The National Academies recently released a report addressing integrity in scientific research, including the social and behavioral sciences. One of the recommendations is that after publication researchers share with others the data on which an article is based. This supports research transparency and should lead to greater reproducability of research. I think sharing data is generally a good thing, and I have done so. But I feel that the authors of the report have failed to address some important issues related to such data sharing. This is obviously a topic much broader that the subject of this blog. But at two points in my comments I will give examples that relate directly to things discussed here.
In discussing the recommendation on data sharing, the report points favorably to the policies of some journals requiring that authors make the data for an article availble to others on request. But further discussion in the report strongly implies that data should be made available in a repository from which anyone can download it. The difference is significant because in making the data available online, the person(s) who created the data then lose all control over how it might be used.
But first, a simple, practical issue. Making data available for others to use entails a significant amount of work relating to formatting, documentation, and so forth. I am very careful about documenting my data as I do research, but that original documentation is completely meaningful only to me. Just sharing data with co-authors requires some additional effort. Sharing it publicly would require more. I suspect that the majority of datasets from articles would never be used by others. So it is inefficient to put the work in for every dataset to get it into a form in which it can be shared. It makes much more sense to put in this effort when someone makes the request to use the data. At that point, I am happy to do so.
The authors of the report (many from the natural sciences) seem to most often view datasets as the products of experiments, to be reported in an paper, which then is the end of the story. Indeed, they actually see as a problem “the temptation to publish multiple papers on just one experiment or dataset.” (p. 17) They fail to realize that for certain types of research, datasets are developed, often with a great deal of effort, to support the investigation of multiple research questions. Those creating the data have a reasonable expectation of being able to carry out their research without having it preempted by others using their data.

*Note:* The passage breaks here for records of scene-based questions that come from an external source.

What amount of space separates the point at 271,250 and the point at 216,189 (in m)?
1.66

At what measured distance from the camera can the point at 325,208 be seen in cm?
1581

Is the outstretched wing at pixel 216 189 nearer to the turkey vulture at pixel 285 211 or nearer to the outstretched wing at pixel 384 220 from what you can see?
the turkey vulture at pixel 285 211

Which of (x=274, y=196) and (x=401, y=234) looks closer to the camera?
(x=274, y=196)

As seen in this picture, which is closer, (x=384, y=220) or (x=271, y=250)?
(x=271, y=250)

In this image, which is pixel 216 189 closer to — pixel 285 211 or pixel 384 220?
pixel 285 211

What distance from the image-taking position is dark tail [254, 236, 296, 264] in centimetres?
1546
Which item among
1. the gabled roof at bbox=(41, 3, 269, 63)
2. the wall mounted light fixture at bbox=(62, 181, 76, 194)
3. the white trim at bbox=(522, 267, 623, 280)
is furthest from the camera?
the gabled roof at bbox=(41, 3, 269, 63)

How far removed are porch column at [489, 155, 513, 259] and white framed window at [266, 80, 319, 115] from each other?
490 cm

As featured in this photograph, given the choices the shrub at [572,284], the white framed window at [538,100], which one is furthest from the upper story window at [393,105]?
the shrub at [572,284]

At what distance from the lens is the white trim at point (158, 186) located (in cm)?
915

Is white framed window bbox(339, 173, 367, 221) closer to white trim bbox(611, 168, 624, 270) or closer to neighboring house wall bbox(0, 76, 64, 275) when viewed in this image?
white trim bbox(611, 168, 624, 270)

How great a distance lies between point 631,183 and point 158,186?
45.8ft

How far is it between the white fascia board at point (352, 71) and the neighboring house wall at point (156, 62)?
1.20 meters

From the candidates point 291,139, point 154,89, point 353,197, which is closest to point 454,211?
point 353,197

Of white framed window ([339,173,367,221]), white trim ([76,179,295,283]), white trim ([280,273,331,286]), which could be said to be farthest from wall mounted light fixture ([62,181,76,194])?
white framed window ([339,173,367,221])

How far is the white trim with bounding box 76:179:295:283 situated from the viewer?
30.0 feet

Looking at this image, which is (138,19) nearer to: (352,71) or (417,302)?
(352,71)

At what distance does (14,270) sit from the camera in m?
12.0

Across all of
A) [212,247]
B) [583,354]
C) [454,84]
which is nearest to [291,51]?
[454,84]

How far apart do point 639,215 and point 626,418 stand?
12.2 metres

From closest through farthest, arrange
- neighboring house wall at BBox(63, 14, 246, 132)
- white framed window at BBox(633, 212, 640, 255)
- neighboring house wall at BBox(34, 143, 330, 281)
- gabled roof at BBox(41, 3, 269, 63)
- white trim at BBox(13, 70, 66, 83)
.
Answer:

My urban patterns dataset with data on housing units by census tract for 59 large urban areas from 1950 to 2010 is an example of this. I spent at least a year-and-a-half building the dataset. I have a long list of research questions I intend to address using this dataset. The papers currently on the Research page represent just a start. I feel that it is reasonable that I shold be able to be the first to use this data to address these questions. I certainly would not have put in the effort I did in creating the dataset only for one or two papers. This does not mean that I would be unwilling to share the data with others before I have completed this program. I’m finished with all of the questions I have intended to address relating to the negative exponential model. If someone wants to do more, I could be willing to share the data. Or if someone wants to combine my data with some other dataset, sharing could be appropriate. But that’s why I believe I need to have control over the sharing.
I was surprised that the authors of the report failed to address reputational risks that could be associated with data sharing (and by this, I am not including risks associated with others finding out about problems with the original research). Putting data on an archive for anyone to use can result in uses that can negatively impact the reputation of the data creator.
The first (and least significant) reputational risk comes from someone taking the data and producing and publishing a very crappy piece of work. While most such efforts are justifiably ignored, occasionally they will achieve notoriety for their sheer absence of quality. Assuming the author of the crappy research appropriately cites the creator of the data, the creator will forever be linked with the work. While everyone should understand that the data creator is not responsible, just being associated would not the most pleasant thing.
For certain types of data, the reputational risk can be much greater. For example, suppose researchers post data dealing with a social problem that includes information on race. A white supremacist could obtain the data, improperly manipulate it, and falsely claim that the results supported their racist views. And they might well prominently note that the creators of the data were respected researchers at a major university. Such a nightmare scenario is why researchers have a legitimate interest in controlling the sharing of their data.
For researchers working in a field involving contentious positions with extremely strong partisans on both sides, risks can extend to the use of the data by others in that field. Getting back to the subject of this blog, urban sprawl and its effects represents just such a field. A study is published indicating that sprawl or compact cities does or does not have some effect, and those whose position has not been supported can be vociferous in their attacks and arguments against it. This has happened–in both directions. I have no doubt that if the data from such a study were made freely available for download that that someone whose position had not been supported might reanalyze the data making the assumptions necessary to reach the opposite conclusion in an attempt to discredit the original study and its author.